AutoTS#

AutoTSEstimator#

Automated TimeSeries Estimator for time series forecasting task. AutoTSEstimator will replace AutoTSTrainer in later version.

class bigdl.chronos.autots.autotsestimator.AutoTSEstimator(model='lstm', search_space={}, metric='mse', metric_mode=None, loss=None, optimizer='Adam', past_seq_len='auto', future_seq_len=1, input_feature_num=None, output_target_num=None, selected_features='auto', backend='torch', logs_dir='/tmp/autots_estimator', cpus_per_trial=1, name='autots_estimator', remote_dir=None)[source]#

Bases: object

Automated TimeSeries Estimator for time series forecasting task, which supports TSDataset and customized data creator as data input on built-in model (only “lstm”, “tcn”, “seq2seq” for now) or 3rd party model.

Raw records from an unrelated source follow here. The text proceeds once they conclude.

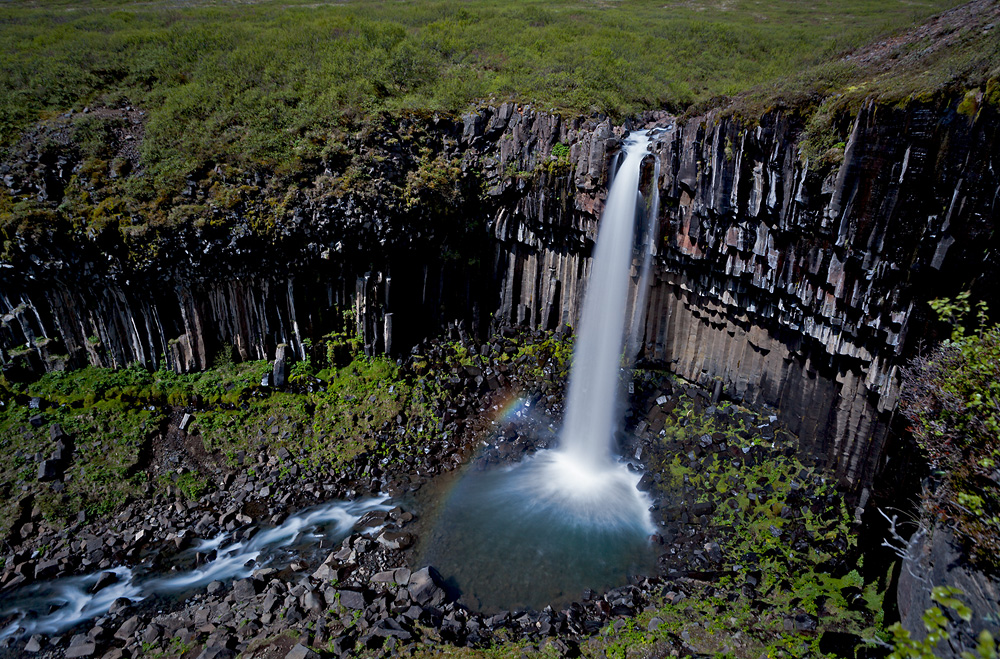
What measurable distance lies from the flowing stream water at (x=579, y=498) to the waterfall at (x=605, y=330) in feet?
0.11

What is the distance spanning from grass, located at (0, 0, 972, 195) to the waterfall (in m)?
5.77

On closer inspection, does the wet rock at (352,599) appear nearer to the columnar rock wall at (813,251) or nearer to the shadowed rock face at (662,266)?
the shadowed rock face at (662,266)

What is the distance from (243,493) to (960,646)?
1560 cm

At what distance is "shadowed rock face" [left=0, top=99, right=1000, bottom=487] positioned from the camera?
10531 mm

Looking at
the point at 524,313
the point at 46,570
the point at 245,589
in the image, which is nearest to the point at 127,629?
the point at 245,589

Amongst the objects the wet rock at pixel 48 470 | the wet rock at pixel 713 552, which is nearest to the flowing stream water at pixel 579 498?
the wet rock at pixel 713 552

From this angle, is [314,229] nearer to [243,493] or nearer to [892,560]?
[243,493]

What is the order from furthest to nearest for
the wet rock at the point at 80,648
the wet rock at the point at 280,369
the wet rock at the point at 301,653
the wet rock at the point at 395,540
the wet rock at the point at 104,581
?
the wet rock at the point at 280,369, the wet rock at the point at 395,540, the wet rock at the point at 104,581, the wet rock at the point at 80,648, the wet rock at the point at 301,653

>>> # Here is a use case example:
>>> # prepare train/valid/test tsdataset
>>> autoest = AutoTSEstimator(model="lstm",
>>>                           search_space=search_space,
>>>                           past_seq_len=6,
>>>                           future_seq_len=1)
>>> tsppl = autoest.fit(data=tsdata_train,
>>>                     validation_data=tsdata_valid)
>>> tsppl.predict(tsdata_test)
>>> tsppl.save("my_tsppl")

AutoTSEstimator trains a model for time series forecasting. Users can choose one of the built-in models, or pass in a customized pytorch or keras model for tuning using AutoML.

Parameters
  • model – a string or a model creation function. A string indicates a built-in model, currently “lstm”, “tcn”, “seq2seq” are supported. A model creation function indicates a 3rd party model, the function should take a config param and return a torch.nn.Module (backend=”torch”) / tf model (backend=”keras”). If you use chronos.data.TSDataset as data input, the 3rd party should have 3 dim input (num_sample, past_seq_len, input_feature_num) and 3 dim output (num_sample, future_seq_len, output_feature_num) and use the same key in the model creation function. If you use a customized data creator, the output of data creator should fit the input of model creation function.

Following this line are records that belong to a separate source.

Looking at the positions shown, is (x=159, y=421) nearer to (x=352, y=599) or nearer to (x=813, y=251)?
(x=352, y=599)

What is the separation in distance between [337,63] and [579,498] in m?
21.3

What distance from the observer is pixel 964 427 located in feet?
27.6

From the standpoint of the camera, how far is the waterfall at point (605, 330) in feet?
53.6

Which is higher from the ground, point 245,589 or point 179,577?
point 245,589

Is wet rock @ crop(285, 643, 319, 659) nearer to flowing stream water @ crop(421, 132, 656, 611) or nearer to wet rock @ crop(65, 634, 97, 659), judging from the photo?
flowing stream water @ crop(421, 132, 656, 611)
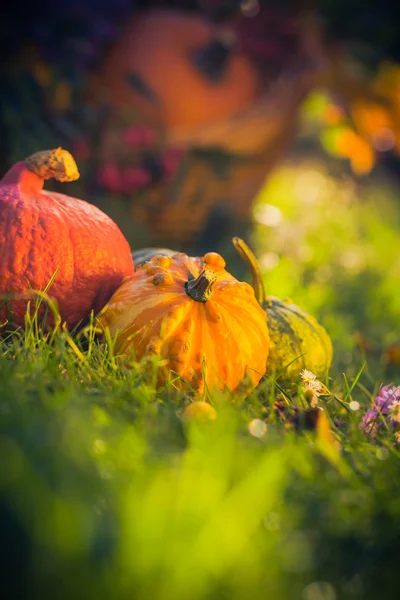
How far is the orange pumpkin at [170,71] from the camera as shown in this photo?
3.90m

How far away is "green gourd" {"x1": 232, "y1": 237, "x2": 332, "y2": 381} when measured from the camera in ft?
7.32

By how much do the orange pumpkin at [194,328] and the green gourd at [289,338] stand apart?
19cm

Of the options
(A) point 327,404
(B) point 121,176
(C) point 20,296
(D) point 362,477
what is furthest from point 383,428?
(B) point 121,176

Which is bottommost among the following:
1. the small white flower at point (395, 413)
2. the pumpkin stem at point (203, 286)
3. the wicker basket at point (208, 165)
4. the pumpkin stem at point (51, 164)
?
the wicker basket at point (208, 165)

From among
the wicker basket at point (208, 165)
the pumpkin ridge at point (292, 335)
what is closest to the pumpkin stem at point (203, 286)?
the pumpkin ridge at point (292, 335)

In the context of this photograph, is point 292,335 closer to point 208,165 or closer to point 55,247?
point 55,247

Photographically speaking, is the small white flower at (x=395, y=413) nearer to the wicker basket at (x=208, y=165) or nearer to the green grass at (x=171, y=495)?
the green grass at (x=171, y=495)

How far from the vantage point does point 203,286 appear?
6.38 feet

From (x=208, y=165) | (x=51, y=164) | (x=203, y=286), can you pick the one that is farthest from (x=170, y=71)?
Answer: (x=203, y=286)

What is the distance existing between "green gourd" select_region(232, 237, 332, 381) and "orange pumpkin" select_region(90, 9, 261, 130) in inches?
73.8

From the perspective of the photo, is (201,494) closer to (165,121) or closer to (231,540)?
(231,540)

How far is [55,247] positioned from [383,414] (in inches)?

  • search_space – str or dict. hyper parameter configurations. For str, you can choose from “minimal”, “normal”, or “large”, each represents a default search_space for our built-in model with different computing requirement. For dict, Read the API docs for each auto model. Some common hyper parameter can be explicitly set in named parameter. search_space should contain those parameters other than the keyword arguments in this constructor in its key. If a 3rd parth model is used, then you must set search_space to a dict.

  • metric – String or customized evaluation metric function. If string, metric is the evaluation metric name to optimize, e.g. “mse”. If callable function, it signature should be func(y_true, y_pred), where y_true and y_pred are numpy ndarray. The function should return a float value as evaluation result.

  • metric_mode – One of [“min”, “max”]. “max” means greater metric value is better. You have to specify metric_mode if you use a customized metric function. You don’t have to specify metric_mode if you use the built-in metric in bigdl.orca.automl.metrics.Evaluator.

  • loss – String or pytorch loss instance or pytorch loss creator function. The default loss function for pytorch backend is nn.MSELoss(). If users use backend=”keras” and 3rd parth model this parameter will be ignored.

  • optimizer – String or pyTorch optimizer creator function or tf.keras optimizer instance. If users use backend=”keras” and 3rd parth model, this parameter will be ignored.

  • past_seq_len – Int or or hp sampling function. The number of historical steps (i.e. lookback) used for forecasting. For hp sampling, see bigdl.orca.automl.hp for more details. The values defaults to ‘auto’, which will automatically infer the cycle length of each time series and take the mode of them. The search space will be automatically set to hp.randint(0.5*cycle_length, 2*cycle_length).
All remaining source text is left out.